All this talk of high gas prices seems to be distracting Americans from what I consider a far more important transportation issue: jet packs.
According to the futuristic cartoons and television shows of my youth -- we're all supposed to have jet packs by now. But we don't. And that is deeply disappointing.
I'm from a generation that viewed "The Jetsons" and "The Six Million Dollar Man" as reasonable prognosticators of things to come. But instead of robot butlers and super-fast bionic legs, all we have is a loosely optimistic promise that our Buicks may one day run on algae.
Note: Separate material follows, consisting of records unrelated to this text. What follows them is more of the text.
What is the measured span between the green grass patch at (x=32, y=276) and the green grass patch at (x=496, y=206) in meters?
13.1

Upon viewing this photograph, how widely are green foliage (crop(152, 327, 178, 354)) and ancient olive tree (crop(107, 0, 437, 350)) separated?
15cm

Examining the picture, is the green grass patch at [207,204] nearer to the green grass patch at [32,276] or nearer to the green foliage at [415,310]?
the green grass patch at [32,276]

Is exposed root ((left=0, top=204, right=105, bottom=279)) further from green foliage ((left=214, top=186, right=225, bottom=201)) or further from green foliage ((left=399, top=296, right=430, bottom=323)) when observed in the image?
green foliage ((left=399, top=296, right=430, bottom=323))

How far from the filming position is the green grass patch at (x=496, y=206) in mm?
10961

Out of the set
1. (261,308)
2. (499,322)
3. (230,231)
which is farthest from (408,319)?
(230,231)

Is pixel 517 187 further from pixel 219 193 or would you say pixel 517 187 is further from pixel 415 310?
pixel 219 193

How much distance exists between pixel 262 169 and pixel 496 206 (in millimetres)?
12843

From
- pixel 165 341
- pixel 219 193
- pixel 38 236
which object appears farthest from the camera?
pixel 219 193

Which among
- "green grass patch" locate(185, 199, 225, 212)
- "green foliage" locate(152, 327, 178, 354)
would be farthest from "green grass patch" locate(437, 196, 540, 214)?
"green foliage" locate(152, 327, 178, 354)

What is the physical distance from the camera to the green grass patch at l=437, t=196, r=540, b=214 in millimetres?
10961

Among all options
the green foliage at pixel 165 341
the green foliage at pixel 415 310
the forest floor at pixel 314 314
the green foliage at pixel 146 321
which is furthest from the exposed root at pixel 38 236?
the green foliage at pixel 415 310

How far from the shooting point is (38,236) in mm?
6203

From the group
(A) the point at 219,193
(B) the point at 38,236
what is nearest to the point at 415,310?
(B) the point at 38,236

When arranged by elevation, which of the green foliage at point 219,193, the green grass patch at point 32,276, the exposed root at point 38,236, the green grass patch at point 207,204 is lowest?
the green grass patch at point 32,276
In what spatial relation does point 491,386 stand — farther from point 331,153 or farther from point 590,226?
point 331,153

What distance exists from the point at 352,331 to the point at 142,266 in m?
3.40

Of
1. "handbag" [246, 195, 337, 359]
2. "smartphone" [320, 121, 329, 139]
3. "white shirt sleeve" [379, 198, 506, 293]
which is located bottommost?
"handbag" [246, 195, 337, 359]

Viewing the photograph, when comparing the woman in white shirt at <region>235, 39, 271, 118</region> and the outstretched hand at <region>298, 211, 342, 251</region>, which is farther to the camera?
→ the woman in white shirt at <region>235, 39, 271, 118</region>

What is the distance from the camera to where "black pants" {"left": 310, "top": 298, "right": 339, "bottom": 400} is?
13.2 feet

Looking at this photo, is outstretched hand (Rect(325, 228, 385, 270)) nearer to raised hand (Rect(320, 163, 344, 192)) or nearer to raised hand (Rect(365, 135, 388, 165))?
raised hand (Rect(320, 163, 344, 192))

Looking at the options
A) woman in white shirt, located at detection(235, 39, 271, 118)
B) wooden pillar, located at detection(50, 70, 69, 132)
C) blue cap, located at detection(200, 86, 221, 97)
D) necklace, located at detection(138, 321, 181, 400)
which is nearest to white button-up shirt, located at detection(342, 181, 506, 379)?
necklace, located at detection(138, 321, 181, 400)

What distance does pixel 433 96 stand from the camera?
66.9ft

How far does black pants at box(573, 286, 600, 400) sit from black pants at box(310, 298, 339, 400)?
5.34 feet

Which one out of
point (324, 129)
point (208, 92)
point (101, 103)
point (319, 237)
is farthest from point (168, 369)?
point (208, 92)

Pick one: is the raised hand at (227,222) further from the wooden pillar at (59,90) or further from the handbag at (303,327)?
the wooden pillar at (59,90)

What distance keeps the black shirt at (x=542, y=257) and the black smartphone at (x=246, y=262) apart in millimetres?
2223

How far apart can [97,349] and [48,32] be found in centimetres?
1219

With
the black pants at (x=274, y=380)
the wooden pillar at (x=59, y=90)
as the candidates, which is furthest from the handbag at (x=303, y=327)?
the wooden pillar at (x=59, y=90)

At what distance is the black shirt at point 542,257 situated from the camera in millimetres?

Bor-ing.
I place the blame for our jet pack deficiency squarely on the nation's current preoccupation with the cost of gasoline, which in some parts of the country is creeping close to $5 per gallon.
To get us back on track and refocused on creating a way to fly from the backyard to work with rockets strapped to our backs, I offer this quick solution to our gas woes: We need to pretend we're not all that interested in gas. Maybe just for a week or two. Stop using the car for unnecessary things like a trip to your in-laws or your boss' barbecue. And start saying things like, "You guys remember when gas was popular? SO lame!" Send out tweets that say, "Love walking the kids to school!" or "Selling all my old gas cans because who needs those things?"
Pretty soon, the oil companies will fear that demand is plummeting. And if I learned anything from heavily investing in Beanie Babies back in the late '90s, when demand drops, so does the price.
As long as we all play it real cool, act like gas is passé, we'll be back to reasonable gas prices in no time. And then we can focus on jet packs. And our nation's dire need for inexpensive fuel to power them.